Make a journal page of notes for the pre-viewing information over August Wilson, Fences, and Greek Tragedy. Our purpose is to observe and evaluate Troy Maxson as a traditional Greek Tragic Hero and also a modern American anti-hero.
Using the resources on this site and in the room, build a page of foundational knowledge with which to approach your reading of the play. What were the Negro Leagues? What does it mean to "be a success" and how do different generations view success? Who is August Wilson and what is his impact on modern American drama? How do actors see these characters, their motives, and their reflection in our society?
Audre Lorde, speaking of the impetus for her poetry, says, "I cannot recall the words of my first poem/ but I remember a promise/ I made my pen/ never to leave it/ lying/ in somebody else's blood". August Wilson appears to have made a similar aesthetic vow of fidelity: using what he calls "the blood's memory as my only guide and companion".
Langston Hughes' "Harlem" asks one of the essential questions of the play:
What happens to a dream deferred?
How are the dreams of several characters in Fences deferred? What is the result for each?
What connections can you see between Wilson's writing and Hughes'?
Troy’s last name, Maxson, is an amalgamation of Mason and Dixon, after the Mason-Dixon line, the name for the imaginary line that separated enslavement states from the free states. Troy’s name symbolically demonstrates Troy’s character as one who lives on a dividing line of sorts between two opposing forces. Troy’s history is equal parts southern and northern, half-full of hope and half-filled with disappointment. He was once at the top of an exciting career opportunity as a baseball player that nose-dived into a life in a dead-end job. He loves his wife and yet cannot break off an affair that gives him a feeling of freedom from his responsibilities. He says he doesn’t want his son to be like him and yet by thwarting Cory’s dream of playing football, he ensures that he will indeed share the common experience of being stopped from doing what he loves… just like Troy was stopped from advancing his baseball career.

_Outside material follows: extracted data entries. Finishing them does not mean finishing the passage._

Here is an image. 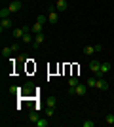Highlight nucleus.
<instances>
[{
  "mask_svg": "<svg viewBox=\"0 0 114 127\" xmlns=\"http://www.w3.org/2000/svg\"><path fill=\"white\" fill-rule=\"evenodd\" d=\"M105 123L107 125H114V114H107L105 116Z\"/></svg>",
  "mask_w": 114,
  "mask_h": 127,
  "instance_id": "obj_19",
  "label": "nucleus"
},
{
  "mask_svg": "<svg viewBox=\"0 0 114 127\" xmlns=\"http://www.w3.org/2000/svg\"><path fill=\"white\" fill-rule=\"evenodd\" d=\"M8 8H10L11 13H15V11H19V10L23 8V4H21V0H13V2H10V6H8Z\"/></svg>",
  "mask_w": 114,
  "mask_h": 127,
  "instance_id": "obj_8",
  "label": "nucleus"
},
{
  "mask_svg": "<svg viewBox=\"0 0 114 127\" xmlns=\"http://www.w3.org/2000/svg\"><path fill=\"white\" fill-rule=\"evenodd\" d=\"M55 104H57V97L51 95V97L48 99V106H49V108H55Z\"/></svg>",
  "mask_w": 114,
  "mask_h": 127,
  "instance_id": "obj_20",
  "label": "nucleus"
},
{
  "mask_svg": "<svg viewBox=\"0 0 114 127\" xmlns=\"http://www.w3.org/2000/svg\"><path fill=\"white\" fill-rule=\"evenodd\" d=\"M27 32H31V27H21V29H15V31H11V36L17 38V40H21Z\"/></svg>",
  "mask_w": 114,
  "mask_h": 127,
  "instance_id": "obj_1",
  "label": "nucleus"
},
{
  "mask_svg": "<svg viewBox=\"0 0 114 127\" xmlns=\"http://www.w3.org/2000/svg\"><path fill=\"white\" fill-rule=\"evenodd\" d=\"M29 120H31V122H36V120H38V116H36V112H31V116H29Z\"/></svg>",
  "mask_w": 114,
  "mask_h": 127,
  "instance_id": "obj_23",
  "label": "nucleus"
},
{
  "mask_svg": "<svg viewBox=\"0 0 114 127\" xmlns=\"http://www.w3.org/2000/svg\"><path fill=\"white\" fill-rule=\"evenodd\" d=\"M34 125H36V127H48V125H49V120H46V118H44V120H40V118H38L36 122H34Z\"/></svg>",
  "mask_w": 114,
  "mask_h": 127,
  "instance_id": "obj_16",
  "label": "nucleus"
},
{
  "mask_svg": "<svg viewBox=\"0 0 114 127\" xmlns=\"http://www.w3.org/2000/svg\"><path fill=\"white\" fill-rule=\"evenodd\" d=\"M33 36H34L33 32H27V34L21 38V42H23V44H27V46H33V42H34V38H33Z\"/></svg>",
  "mask_w": 114,
  "mask_h": 127,
  "instance_id": "obj_13",
  "label": "nucleus"
},
{
  "mask_svg": "<svg viewBox=\"0 0 114 127\" xmlns=\"http://www.w3.org/2000/svg\"><path fill=\"white\" fill-rule=\"evenodd\" d=\"M87 87H89V89H97V78H87Z\"/></svg>",
  "mask_w": 114,
  "mask_h": 127,
  "instance_id": "obj_17",
  "label": "nucleus"
},
{
  "mask_svg": "<svg viewBox=\"0 0 114 127\" xmlns=\"http://www.w3.org/2000/svg\"><path fill=\"white\" fill-rule=\"evenodd\" d=\"M10 8H8V6H6V8H2V10H0V17H2V19H6V17H10Z\"/></svg>",
  "mask_w": 114,
  "mask_h": 127,
  "instance_id": "obj_18",
  "label": "nucleus"
},
{
  "mask_svg": "<svg viewBox=\"0 0 114 127\" xmlns=\"http://www.w3.org/2000/svg\"><path fill=\"white\" fill-rule=\"evenodd\" d=\"M109 72H110V63H107V61H101V70H99L97 78H105Z\"/></svg>",
  "mask_w": 114,
  "mask_h": 127,
  "instance_id": "obj_3",
  "label": "nucleus"
},
{
  "mask_svg": "<svg viewBox=\"0 0 114 127\" xmlns=\"http://www.w3.org/2000/svg\"><path fill=\"white\" fill-rule=\"evenodd\" d=\"M97 89L99 91H107L109 89V82L105 78H97Z\"/></svg>",
  "mask_w": 114,
  "mask_h": 127,
  "instance_id": "obj_12",
  "label": "nucleus"
},
{
  "mask_svg": "<svg viewBox=\"0 0 114 127\" xmlns=\"http://www.w3.org/2000/svg\"><path fill=\"white\" fill-rule=\"evenodd\" d=\"M89 91V87H87V84H78L74 87V95H78V97H84Z\"/></svg>",
  "mask_w": 114,
  "mask_h": 127,
  "instance_id": "obj_4",
  "label": "nucleus"
},
{
  "mask_svg": "<svg viewBox=\"0 0 114 127\" xmlns=\"http://www.w3.org/2000/svg\"><path fill=\"white\" fill-rule=\"evenodd\" d=\"M11 27H13V23H11L10 17H6V19H0V31L4 32V31H10Z\"/></svg>",
  "mask_w": 114,
  "mask_h": 127,
  "instance_id": "obj_7",
  "label": "nucleus"
},
{
  "mask_svg": "<svg viewBox=\"0 0 114 127\" xmlns=\"http://www.w3.org/2000/svg\"><path fill=\"white\" fill-rule=\"evenodd\" d=\"M42 31H44V25L38 23V21H34V25L31 27V32H33V34H38V32H42Z\"/></svg>",
  "mask_w": 114,
  "mask_h": 127,
  "instance_id": "obj_14",
  "label": "nucleus"
},
{
  "mask_svg": "<svg viewBox=\"0 0 114 127\" xmlns=\"http://www.w3.org/2000/svg\"><path fill=\"white\" fill-rule=\"evenodd\" d=\"M36 21H38V23H42V25H44V23L48 21V15H38V17H36Z\"/></svg>",
  "mask_w": 114,
  "mask_h": 127,
  "instance_id": "obj_22",
  "label": "nucleus"
},
{
  "mask_svg": "<svg viewBox=\"0 0 114 127\" xmlns=\"http://www.w3.org/2000/svg\"><path fill=\"white\" fill-rule=\"evenodd\" d=\"M82 51H84V55H93V53H97V49H95V46H86Z\"/></svg>",
  "mask_w": 114,
  "mask_h": 127,
  "instance_id": "obj_15",
  "label": "nucleus"
},
{
  "mask_svg": "<svg viewBox=\"0 0 114 127\" xmlns=\"http://www.w3.org/2000/svg\"><path fill=\"white\" fill-rule=\"evenodd\" d=\"M82 127H95V122H91V120H84V122H80Z\"/></svg>",
  "mask_w": 114,
  "mask_h": 127,
  "instance_id": "obj_21",
  "label": "nucleus"
},
{
  "mask_svg": "<svg viewBox=\"0 0 114 127\" xmlns=\"http://www.w3.org/2000/svg\"><path fill=\"white\" fill-rule=\"evenodd\" d=\"M89 70H91L93 74L97 76L99 70H101V61H89Z\"/></svg>",
  "mask_w": 114,
  "mask_h": 127,
  "instance_id": "obj_9",
  "label": "nucleus"
},
{
  "mask_svg": "<svg viewBox=\"0 0 114 127\" xmlns=\"http://www.w3.org/2000/svg\"><path fill=\"white\" fill-rule=\"evenodd\" d=\"M78 84H80V80L76 78V76H71V78H69V87H67V93H69V95H74V87H76Z\"/></svg>",
  "mask_w": 114,
  "mask_h": 127,
  "instance_id": "obj_2",
  "label": "nucleus"
},
{
  "mask_svg": "<svg viewBox=\"0 0 114 127\" xmlns=\"http://www.w3.org/2000/svg\"><path fill=\"white\" fill-rule=\"evenodd\" d=\"M53 110H55V108H49V106H48V110H46V116L51 118V116H53Z\"/></svg>",
  "mask_w": 114,
  "mask_h": 127,
  "instance_id": "obj_24",
  "label": "nucleus"
},
{
  "mask_svg": "<svg viewBox=\"0 0 114 127\" xmlns=\"http://www.w3.org/2000/svg\"><path fill=\"white\" fill-rule=\"evenodd\" d=\"M19 49V44H11V46H8V48H2V57H10L13 51H17Z\"/></svg>",
  "mask_w": 114,
  "mask_h": 127,
  "instance_id": "obj_5",
  "label": "nucleus"
},
{
  "mask_svg": "<svg viewBox=\"0 0 114 127\" xmlns=\"http://www.w3.org/2000/svg\"><path fill=\"white\" fill-rule=\"evenodd\" d=\"M48 21L51 23V25H57V21H59V13H57V10H53V8H49V13H48Z\"/></svg>",
  "mask_w": 114,
  "mask_h": 127,
  "instance_id": "obj_6",
  "label": "nucleus"
},
{
  "mask_svg": "<svg viewBox=\"0 0 114 127\" xmlns=\"http://www.w3.org/2000/svg\"><path fill=\"white\" fill-rule=\"evenodd\" d=\"M69 8V2L67 0H55V10L57 11H65Z\"/></svg>",
  "mask_w": 114,
  "mask_h": 127,
  "instance_id": "obj_11",
  "label": "nucleus"
},
{
  "mask_svg": "<svg viewBox=\"0 0 114 127\" xmlns=\"http://www.w3.org/2000/svg\"><path fill=\"white\" fill-rule=\"evenodd\" d=\"M44 44V32H38L34 34V42H33V48H40Z\"/></svg>",
  "mask_w": 114,
  "mask_h": 127,
  "instance_id": "obj_10",
  "label": "nucleus"
}]
</instances>
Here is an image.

Troy’s hovering on the dividing line between these opposing forces is reinforced by his name and its allusive significance.
August Wilson’s seminal cycle of 10 plays covers African-American history in the 20th century, with all but one set in Pittsburgh’s Hill District, where Wilson grew up. This “Century Cycle” of plays has recurring characters, though the plays were not written in chronological order. “My plays are ultimately about love, honor, duty, betrayal,” Wilson said in an interview in 1996. All nine of the plays on Broadway received Tony Award nominations for best play and two won Pulitzer Prizes. Learn more about each in the order they were written by clicking on the image (left).
1990: Choose a novel or play that depicts a conflict between a parent (or a parental figure) and a son or daughter. Write an essay in which you analyze the sources of the conflict and explain how the conflict contributes to the meaning of the work.
2003: According to critic Northrop Frye, “Tragic heroes are so much the highest points in their human landscape that they seem the inevitable conductors of the power about them, great trees more likely to be struck by lightning than a clump of grass. Conductors may of course be instruments as well as victims of the divisive lightning.” Select a novel or play in which a tragic figure functions as an instrument of the suffering of others. Then write an essay in which you explain how the suffering brought upon others by that figure contributes to the tragic vision of the work as a whole.
2004: Critic Roland Barthes has said, “Literature is the question minus the answer.” Choose a novel, or play, and, considering Barthes’ observation, write an essay in which you analyze a central question the work raises and the extent to which it offers answers. Explain how the author’s treatment of this question affects your understanding of the work as a whole.
2011. In a novel by William Styron, a father tells his son that life “is a search for justice.” Choose a character from a novel or play who responds in some significant way to justice or injustice. Then write a well-developed essay in which you analyze the character’s understanding of justice, the degree to which the character’s search for justice is successful , and the significance of this search for the work as a whole.
Original Prompt: Toni Morrison writes "Love is never any better than the lover." In a well-written essay, explore how a character is affected by their complex relationship with someone who loves them or who they love, & how that relationship offers insight into the meaning of the work.
What does the conversation between Troy and Bono about their own fathers reveal to us about the examples that they have had? How might this affect them as adult men? How do we see Troy's "restlessness" now as an extension of the "walking blues"?
Scenes 3-5 cover a lot of emotional ground, move us 7 years into the future, and illuminate each character's ultimate fate. We also meet Raynell, the newest member of the family. Create a TONE MAP using color and text to illustrate the shifting emotional landscape of the play. Be sure to include each of our main characters: Troy, Cory, Rose, Lyons, Gabe, Bono, Raynell.
Minimum of 10 lines
Fences Culminating Project: Spending more time with a text, thinking creatively about it, and making connections outside of it are sure ways to gain deeper understanding and solidify the details in your memory. For the next three days, work closely with the play to design a final project that reflects some deeper understanding of its themes, historical relevance, and language. On Lit Museum Day you will visit projects and complete reflections about what they add to our study of the play.
Highly recommend listening to the BLUES while you work.